Sarebbe stato per questo che entrambi furono ammazzati: Agostino prima e Piazza poi. Quest'ultimo fu sciolto nell'acido il 16 marzo del 1990 dal picciotto Francesco Onorato: a lui infatti era stata svelata l'identità segreta di Piazza. Segreta evidentemente non per tutti. A Onorato l'aveva spifferata addirittura l'attendente di Riina, Salvatore Biondino, un tipo sempre bene informato. O quasi. Entrambi sono stati condannati come esecutori materiali dell'attentato all'Addaura, ma Biondino, quando l'avevano predisposto, si era detto sicuro: «Abbiamo le spalle coperte». Chi glielo avesse assicurato non si sa.
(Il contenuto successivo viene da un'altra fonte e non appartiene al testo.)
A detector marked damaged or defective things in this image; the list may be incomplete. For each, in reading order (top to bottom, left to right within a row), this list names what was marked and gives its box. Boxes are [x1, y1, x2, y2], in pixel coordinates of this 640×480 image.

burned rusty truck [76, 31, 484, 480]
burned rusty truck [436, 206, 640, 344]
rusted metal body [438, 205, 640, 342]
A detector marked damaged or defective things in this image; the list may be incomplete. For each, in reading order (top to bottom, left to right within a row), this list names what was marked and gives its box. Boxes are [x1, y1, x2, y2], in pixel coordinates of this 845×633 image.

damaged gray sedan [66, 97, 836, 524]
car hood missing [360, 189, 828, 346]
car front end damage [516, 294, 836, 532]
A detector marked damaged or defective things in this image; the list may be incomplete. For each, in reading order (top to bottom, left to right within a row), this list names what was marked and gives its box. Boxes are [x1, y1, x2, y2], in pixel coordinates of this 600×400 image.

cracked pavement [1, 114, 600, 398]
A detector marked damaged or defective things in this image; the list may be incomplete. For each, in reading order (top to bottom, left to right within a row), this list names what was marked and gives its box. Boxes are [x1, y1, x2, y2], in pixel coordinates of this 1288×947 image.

Ma l'aspetto sinistro è che in teoria nessuno fuori dagli uffici istituzionali, tantomeno Gaetano Scotto e Salvatore Biondino, doveva sapere dei compiti di Piazza e Agostino; così come in teoria nessuno fuori dagli uffici istituzionali doveva conoscere l'allora incensurato Biondino e l'uomo senza passato dell'Arenella. Nessuno, naturalmente, tranne le talpe. Palermo non sarà Milano, ma è perennemente avvolta nella nebbia.

Prima di rivedere uscire ancora una volta il volto di Gaetano Scotto legato a un altro, sconosciuto, 007 bisogna seguire un percorso tortuoso, che parte sempre da lì, tre anni prima, all'Addaura.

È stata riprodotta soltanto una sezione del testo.